Juana Molina en La Trastienda: la vanguardia que puede bailar tu perra

Una gacetilla propone: “DOGA, el nuevo álbum de estudio de Juana Molina, el octavo larga duración de su carrera y su primero de nuevas composiciones en ocho años, tardó casi seis años en gestarse. Fue como preparar una comida para seis comensales con ingredientes para un ejército. La abrumadora cantidad de grabaciones paralizó a Juana hasta el punto de que, en un momento dado, pensó que no habría forma de hacerlo”.

Y, la verdad, es que leer eso a uno lo salva de no minimizar todas esas anotaciones realizadas en el auto-grupo de Whatsapp, esa relativamente nueva libreta de anotaciones de los que cubrimos recitales. En especial, por esto que vuelvo a extraer: “Fue como preparar una comida para seis comensales con ingredientes para un ejército”. En La Trastienda, alguna de esas tres noches de presentar el disco en acaso el mejor lugar para sonar y escucharse que puede tener un músico convocante en esta ciudad, tipeé algunas cosas que recién hoy puedo descifrar.

Si recuerdo la primera sensación: la necesidad de comer alguna vez una torta hecha por Juana Molina puede ser rescindida por su forma de componer y encarar la música en vivo, apenas y sobradamente acompañada por el excelente baterista Diego López De Arcaute. Para las recetas, se sirve de sus propias fuentes: sonidos generados que luego son loopeados, deformados e incorporados como prestación vital. Como dicen ahora en los programas gastronómicos, r e s e r v a r.

• Qué se pide:
Según la crónica sobre Juana Molina, ¿por qué la artista llegó a pensar que no habría forma de hacer DOGA?

• Sección de datos:
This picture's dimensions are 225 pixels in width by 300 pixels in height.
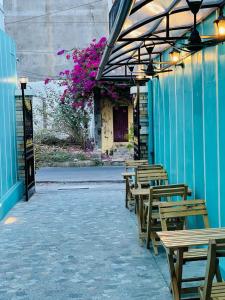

• Respuesta del ejercicio:
Porque la abrumadora cantidad de grabaciones la paralizó. La gacetilla lo compara con preparar una comida para seis comensales con ingredientes para un ejército.